#### Aim
Find each line below that contains the word "people", matching case exactly, and copy those lines out in full.

#### Provided information
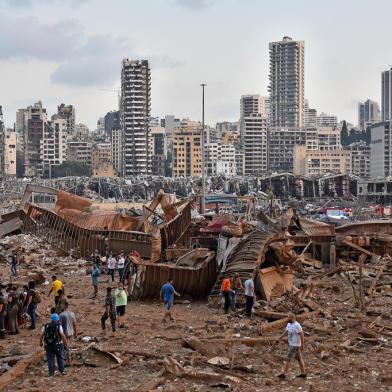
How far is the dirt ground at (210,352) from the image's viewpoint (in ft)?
35.7

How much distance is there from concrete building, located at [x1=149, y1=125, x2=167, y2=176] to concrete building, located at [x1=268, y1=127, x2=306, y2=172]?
26.4m

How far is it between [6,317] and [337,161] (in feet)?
500

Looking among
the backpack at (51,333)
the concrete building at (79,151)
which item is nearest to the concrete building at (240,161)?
the concrete building at (79,151)

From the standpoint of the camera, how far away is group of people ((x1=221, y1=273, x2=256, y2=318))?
52.9 ft

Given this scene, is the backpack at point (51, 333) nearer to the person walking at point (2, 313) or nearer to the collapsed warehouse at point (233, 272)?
the collapsed warehouse at point (233, 272)

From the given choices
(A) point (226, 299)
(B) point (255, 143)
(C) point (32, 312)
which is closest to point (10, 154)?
(B) point (255, 143)

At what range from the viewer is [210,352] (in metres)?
12.3

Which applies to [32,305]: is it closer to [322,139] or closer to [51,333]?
[51,333]

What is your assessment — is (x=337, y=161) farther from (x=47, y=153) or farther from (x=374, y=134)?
(x=47, y=153)

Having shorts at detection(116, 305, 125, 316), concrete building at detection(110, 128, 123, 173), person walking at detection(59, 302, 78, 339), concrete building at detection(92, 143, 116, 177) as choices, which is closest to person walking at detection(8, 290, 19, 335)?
person walking at detection(59, 302, 78, 339)

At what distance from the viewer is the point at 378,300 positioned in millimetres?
19328

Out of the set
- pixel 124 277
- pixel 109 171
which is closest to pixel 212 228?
pixel 124 277

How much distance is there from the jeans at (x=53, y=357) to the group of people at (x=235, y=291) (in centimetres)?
588

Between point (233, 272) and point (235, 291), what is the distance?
33.8 inches
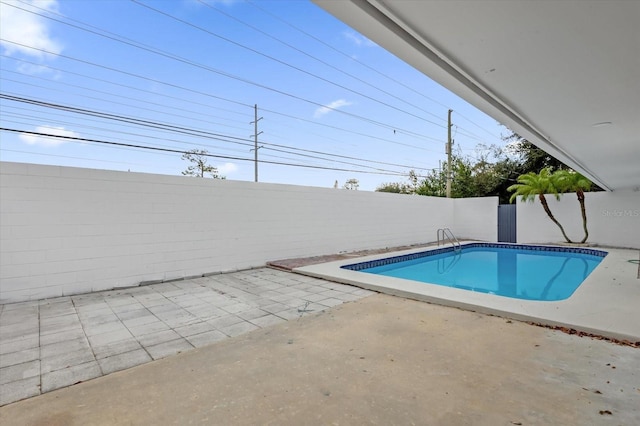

#### Task output
From the standpoint of the camera, how far away is group of people ((x1=221, y1=273, x2=256, y2=318))?
How much distance is there from the jeans at (x=53, y=357) to the group of people at (x=235, y=291) (in centimetres)?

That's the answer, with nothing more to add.